Jesica menangis histeris, dia melempar semua bantal tidurnya ke sembarang arah.
"Kenapa? Kenapa semua orang tidak mau mengerti aku, ha!" teriaknya sembari menangis.
"Padahal, aku juga tidak mau mengalami nasib buruk ini, tapi semuanya sudah takdir Tuhan!"
Tok … Tok ….
"Jesica buka pintunya!" teriak Tania saat pintu kamar Jesica terkunci dari dalam.

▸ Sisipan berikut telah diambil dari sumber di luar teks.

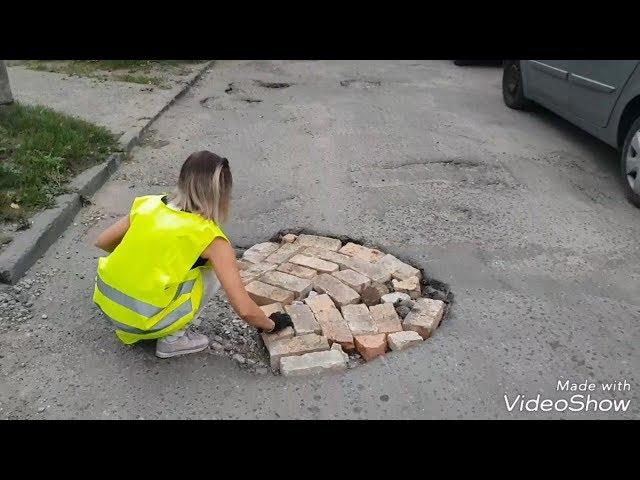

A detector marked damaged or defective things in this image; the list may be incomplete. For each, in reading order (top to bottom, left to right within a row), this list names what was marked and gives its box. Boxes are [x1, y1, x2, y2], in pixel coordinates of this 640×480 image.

cracked asphalt [2, 60, 636, 418]
broken brick [290, 253, 340, 272]
broken brick [245, 280, 296, 306]
broken brick [284, 302, 322, 336]
pothole [208, 231, 452, 376]
broken brick [314, 274, 362, 308]
broken brick [368, 304, 402, 334]
broken brick [356, 334, 384, 360]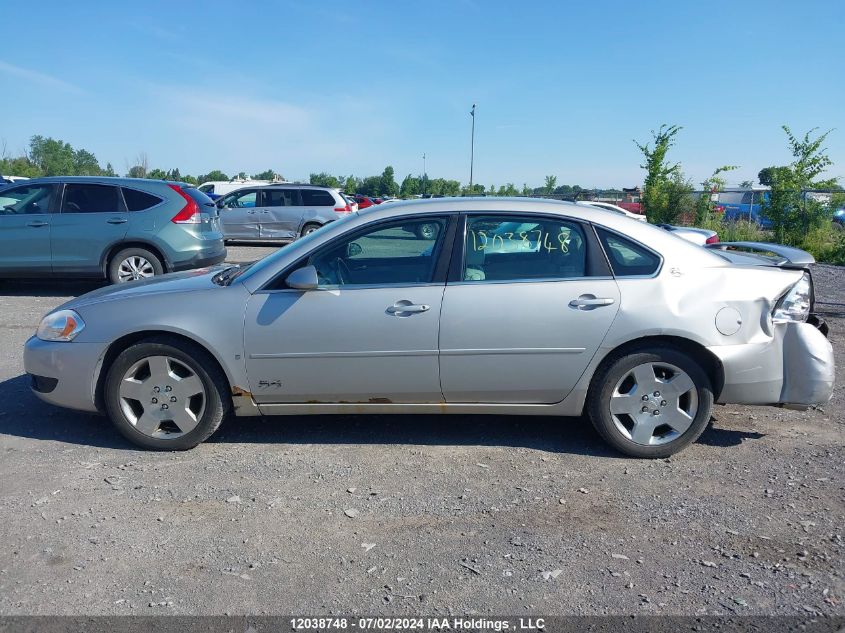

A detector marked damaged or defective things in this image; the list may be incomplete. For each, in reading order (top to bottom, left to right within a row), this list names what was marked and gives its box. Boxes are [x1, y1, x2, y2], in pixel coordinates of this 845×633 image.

damaged silver car [23, 198, 836, 454]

Jesica menghapus air matanya. "Aku butuh waktu untuk sendiri!" teriak Jesica dengan tangisnya.
Tok … Tok ….
Tania mendengar suara ketukan pintu, dia berlari dan membukakan pintu rumah.

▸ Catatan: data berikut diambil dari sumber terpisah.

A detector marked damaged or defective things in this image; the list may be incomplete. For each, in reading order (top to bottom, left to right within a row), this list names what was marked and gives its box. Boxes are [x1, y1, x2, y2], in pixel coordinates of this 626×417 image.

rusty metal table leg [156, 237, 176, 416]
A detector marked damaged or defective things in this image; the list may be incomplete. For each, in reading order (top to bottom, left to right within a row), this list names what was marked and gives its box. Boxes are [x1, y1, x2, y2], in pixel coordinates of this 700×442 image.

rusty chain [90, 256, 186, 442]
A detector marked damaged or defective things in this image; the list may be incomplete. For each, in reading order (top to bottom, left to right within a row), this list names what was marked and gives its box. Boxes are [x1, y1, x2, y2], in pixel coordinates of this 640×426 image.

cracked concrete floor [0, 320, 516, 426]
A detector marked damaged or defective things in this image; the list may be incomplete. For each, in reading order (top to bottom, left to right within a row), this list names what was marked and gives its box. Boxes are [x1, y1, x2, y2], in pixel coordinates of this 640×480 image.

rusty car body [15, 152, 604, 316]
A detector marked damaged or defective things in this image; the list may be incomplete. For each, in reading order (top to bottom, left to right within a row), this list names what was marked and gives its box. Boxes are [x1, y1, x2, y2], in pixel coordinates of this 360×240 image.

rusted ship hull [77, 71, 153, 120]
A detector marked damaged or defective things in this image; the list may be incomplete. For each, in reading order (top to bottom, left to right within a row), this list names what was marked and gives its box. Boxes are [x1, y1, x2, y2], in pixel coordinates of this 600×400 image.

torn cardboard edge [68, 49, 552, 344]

"Kamu lagi! Untuk apa kamu kesini, ha?" kesal Tania.
"Aku yakin, kau tahu sesuatu tentang Jesica." ucap Boy membuat Tania mengerutkan keningnya.
"Sesuatu?"
"Aku tidak tahu, apa arti ucapanmu." tanya Tania kebingungan. "Oh iya, kamu cari Jesica, kan?"
"Dimana Jesica?" tanya Boy.
"Tolong bantu aku!" Tania menarik tangan Boy masuk ke rumah dan berhenti tepat di depan kamar Jesica. "Tolong bujuk Jesica untuk membuka pintu kamarnya. Aku takut terjadi sesuatu dengannya." pinta Tania memohon.